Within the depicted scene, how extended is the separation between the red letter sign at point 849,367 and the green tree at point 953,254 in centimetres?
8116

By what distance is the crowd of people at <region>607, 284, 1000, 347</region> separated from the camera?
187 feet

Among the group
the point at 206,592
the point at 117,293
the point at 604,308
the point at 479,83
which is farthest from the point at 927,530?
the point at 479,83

#####

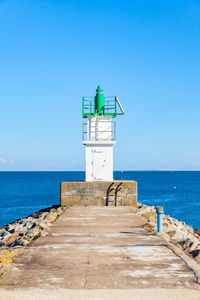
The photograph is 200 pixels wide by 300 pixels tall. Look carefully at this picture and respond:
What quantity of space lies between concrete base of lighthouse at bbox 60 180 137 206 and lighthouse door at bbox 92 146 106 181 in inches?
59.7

#####

Directions :: Please count the lines in the records above that contain the word "from" and reply with only that number.

Task answer :: 2